Décoration et richesses

La façade est enduite à la chaux et ornée de pierre d’angle en ocre jaune, de frises géo- métriques bordant la toiture et d’une partition noire surlignant l’inscription « Saint Jacques priez pour nous ». Les peintures murales sur les voûtes reproduisent les motifs les plus anciens découverts lors des travaux. Ce décor est l’œuvre d’un artisan Beaufortain, dont on n’a pas retrouvé la trace. Aux murs sont accrochées les 14 stations du Chemin de Croix du Christ en images d’Épinal. L’ameublement de la chapelle est sommaire, les deux rangées de bancs sont accompagnées de deux armoires, l’une près de la porte d’entrée et l’autre à droite de l’autel qui fait office de sacristie. Pour les froides journées d’hiver, un ancien poêle à bois en fonte se trouve au fond de la chapelle.

Comme dans d’autres chapelles de la région, l’influence baroque, remarquable au nombre de fenêtres qui éclairent l’édifice, est surtout sensible dans le retable qui décore le chœur et semble presque trop somptueux pour une chapelle si modeste. On y retrouve des volutes dorées, le mélange de ligne courbes et brisées, les têtes d’anges, ainsi que des colonnes torses, et un dais et un soleil au dessus du retable. Les couleurs sont vives, les ors fréquents. Le Christ, la Vierge Marie, les Saints sont largement représentés. Ils sont intercesseurs auprès de Dieu.

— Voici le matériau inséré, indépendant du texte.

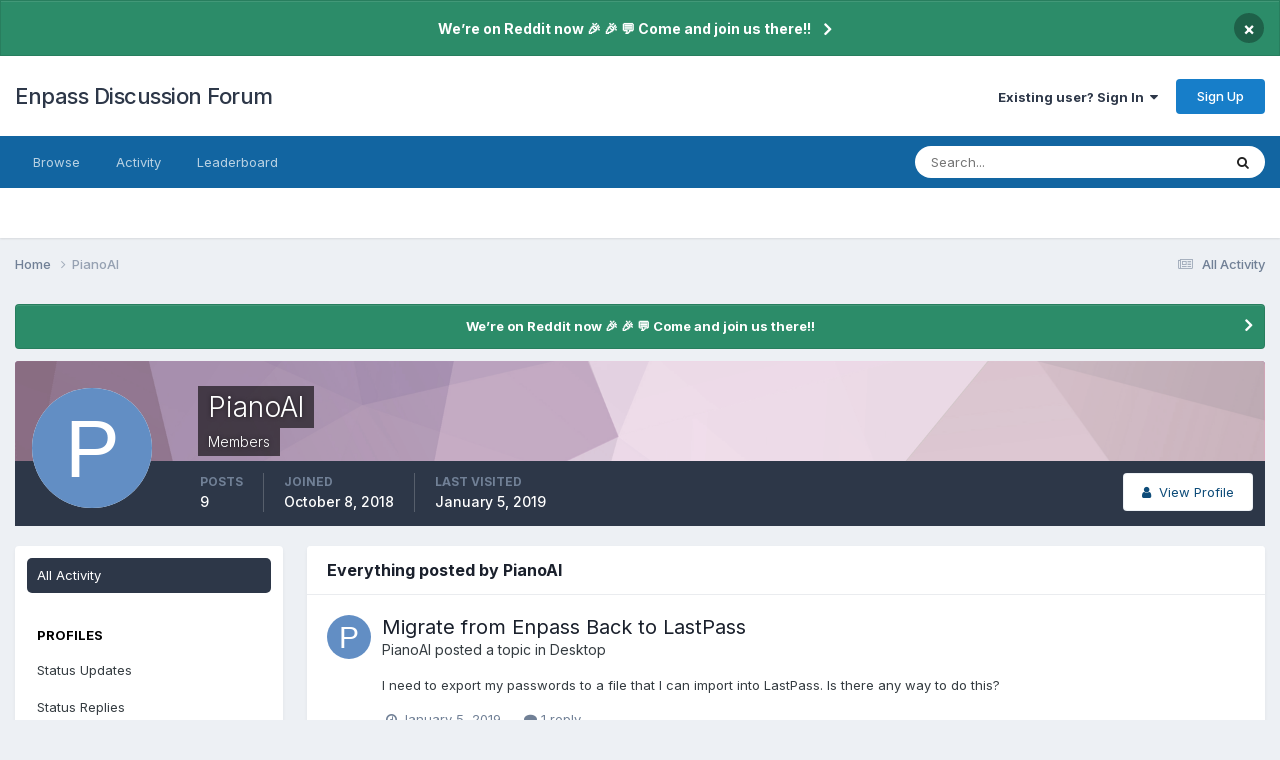

--- FILE ---
content_type: text/javascript
request_url: https://discussion.enpass.io/uploads/javascript_global/root_map.js?v=cad260a03f1764011502
body_size: 23
content:
var ipsJavascriptMap={"core":{"admin_core":"https://discussion.enpass.io/uploads/javascript_core/admin_admin_core.js","admin_system":"https://discussion.enpass.io/uploads/javascript_core/admin_admin_system.js","admin_dashboard":"https://discussion.enpass.io/uploads/javascript_core/admin_admin_dashboard.js","admin_members":"https://discussion.enpass.io/uploads/javascript_core/admin_admin_members.js","admin_support":"https://discussion.enpass.io/uploads/javascript_core/admin_admin_support.js","global_core":"https://discussion.enpass.io/uploads/javascript_core/global_global_core.js","front_core":"https://discussion.enpass.io/uploads/javascript_core/front_front_core.js","front_statuses":"https://discussion.enpass.io/uploads/javascript_core/front_front_statuses.js","front_profile":"https://discussion.enpass.io/uploads/javascript_core/front_front_profile.js","front_streams":"https://discussion.enpass.io/uploads/javascript_core/front_front_streams.js","front_search":"https://discussion.enpass.io/uploads/javascript_core/front_front_search.js","front_system":"https://discussion.enpass.io/uploads/javascript_core/front_front_system.js","front_widgets":"https://discussion.enpass.io/uploads/javascript_core/front_front_widgets.js","front_modcp":"https://discussion.enpass.io/uploads/javascript_core/front_front_modcp.js","front_messages":"https://discussion.enpass.io/uploads/javascript_core/front_front_messages.js","front_ignore":"https://discussion.enpass.io/uploads/javascript_core/front_front_ignore.js"},"forums":{"front_topic":"https://discussion.enpass.io/uploads/javascript_forums/front_front_topic.js","front_forum":"https://discussion.enpass.io/uploads/javascript_forums/front_front_forum.js"}};;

Le tabernacle de bois peint et doré date de la restauration de 1867 ou de 1896. Il représente une église à deux clochers ou même une ville fortifiée, sans doute la Jérusalem céleste. Deux statues en plâtre doré se trouvent au dessus du tabernacle : l’une de la Vierge Marie, l’autre de Saint Joseph. Elles ne sont plus en bois comme par le passé mais en plâtre, matériau moins noble mais peu prisé des pilleurs d’églises. Le tabernacle actuel masque le bas du tableau central. Ce tableau très ancien a pour thème la Vierge et l’Enfant. Ils sont entourés de deux saints dont on ne voit que la partie haute : Saint Jacques à gauche et Saint Christophe à droite. Saint Jacques de Tarentaise est le Saint Patron de la chapelle. Connu également sous le nom de St Jacques d’Assyrie, il a été canonisé sous le nom de St Jacques de Tarentaise car il a été le premier évêque de Tarentaise. Saint Christophe est un saint légendaire, très apprécié en Beaufortain. L’histoire dit qu’il a un jour fait traverser une rivière à un enfant, alors que celui-ci devenait de plus en plus lourd sur ses épaules : c’était le Christ qui portait toutes les misères du monde.